Feb 2, 15:04 by Robin Mayhall
Feb 2, 16:11 by Bluejack
Thanks for those recommendations, Hieran, I do hope to be able to broaden the net a little this year.

Feb 2, 19:01 by Aleta Daknis
Hi Bluejack and all--

First of all, thanks for your list! I have a lot of reading to do!

Second, I hope that in 2005 you will consider adding Abyss & Apex to your list of publications to read for next year's best-of. :-)

A couple of stories we published in A&A that I think merit mention on your list are:
Jay Lake's Clown Eggs;
Ryan Robert Mullen's Grey Head and Them Big Black Eyes; and,
Steve Wilson's My Duties Aboard Ship, which we've nominated for the SLF's Foundation Award.

All best,
Aleta Daknis
Feb 2, 21:43 by Bluejack
A little forum oddness here; sorry for any confusion; my reply to Hieran was meant for Aleta's post which is after mine; which somehow happened because of some lingering bug in my software, for which I apologize, and am working to fix.
Feb 4, 15:42 by Gregory Feeley
People should take a look at the Tor anthology The First Heroes: New Tales of the Bronze Age. It's "Edited by Harry Turtledove and Noreen Doyle," but it was Noreen's project, with Turtledove agreeing to lend his name to the project (and some editorial input) in order to secure a publisher.

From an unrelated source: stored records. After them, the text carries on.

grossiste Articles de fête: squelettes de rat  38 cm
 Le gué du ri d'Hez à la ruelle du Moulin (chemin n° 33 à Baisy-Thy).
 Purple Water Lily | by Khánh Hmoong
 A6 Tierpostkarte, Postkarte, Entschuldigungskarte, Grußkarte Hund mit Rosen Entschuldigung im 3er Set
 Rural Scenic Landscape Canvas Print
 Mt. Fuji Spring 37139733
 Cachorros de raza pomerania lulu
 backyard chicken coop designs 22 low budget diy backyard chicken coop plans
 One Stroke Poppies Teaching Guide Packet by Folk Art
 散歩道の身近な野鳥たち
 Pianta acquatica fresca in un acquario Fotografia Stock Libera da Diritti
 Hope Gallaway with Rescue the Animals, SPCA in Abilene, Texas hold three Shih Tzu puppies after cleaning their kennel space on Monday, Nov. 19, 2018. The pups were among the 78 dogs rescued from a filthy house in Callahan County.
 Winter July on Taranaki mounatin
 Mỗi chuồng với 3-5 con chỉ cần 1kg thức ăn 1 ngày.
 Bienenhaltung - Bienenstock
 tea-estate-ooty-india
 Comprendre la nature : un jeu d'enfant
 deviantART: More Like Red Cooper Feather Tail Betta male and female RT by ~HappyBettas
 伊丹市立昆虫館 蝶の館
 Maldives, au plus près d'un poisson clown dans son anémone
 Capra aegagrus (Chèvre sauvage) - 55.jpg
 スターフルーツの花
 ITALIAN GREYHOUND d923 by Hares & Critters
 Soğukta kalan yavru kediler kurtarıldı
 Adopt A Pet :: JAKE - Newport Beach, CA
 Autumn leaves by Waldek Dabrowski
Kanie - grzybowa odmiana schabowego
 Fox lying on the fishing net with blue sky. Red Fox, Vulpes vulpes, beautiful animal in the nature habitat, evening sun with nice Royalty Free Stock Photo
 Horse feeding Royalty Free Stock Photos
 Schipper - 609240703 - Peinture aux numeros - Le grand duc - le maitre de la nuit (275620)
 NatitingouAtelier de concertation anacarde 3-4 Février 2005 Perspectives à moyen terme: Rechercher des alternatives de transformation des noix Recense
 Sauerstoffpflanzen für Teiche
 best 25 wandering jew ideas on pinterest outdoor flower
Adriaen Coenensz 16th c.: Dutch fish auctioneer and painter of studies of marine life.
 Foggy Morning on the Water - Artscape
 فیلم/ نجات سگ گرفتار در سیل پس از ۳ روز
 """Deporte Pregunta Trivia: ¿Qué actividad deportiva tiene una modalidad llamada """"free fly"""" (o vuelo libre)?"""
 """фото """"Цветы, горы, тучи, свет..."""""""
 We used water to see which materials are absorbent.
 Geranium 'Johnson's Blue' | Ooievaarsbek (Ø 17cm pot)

It contains a number of strikingly good stories, including Doyle's own (mentioned earlier) and a long narrative poem (in Byronic stanzas) by poet Larry Hammer -- his first genre sale, I believe. Also good stories by Gene Wolfe, Lois Tilton, Katharine Kerr, and others.
Feb 4, 16:08 by Ellen Datlow
Hi Bluejack.
Zora and the Zombie is a novelette (by the skin of its teeth) and so is "Of Imaginary Airships and Miniscule Matter."
Feb 4, 17:33 by Bluejack
Thanks... I don't know where I got the idea Zora was a short story! I *remember* it being long.
Feb 5, 08:45 by twosheds
I don't read nearly as much as bluejack, but I did see two of my favorites on the list, both in ROF: Green Girls and Embers. Both are very different from each other, yet they're great reading. I've been reading a quarterly called Black Gate. Most of the stories are novelette length. Great reading.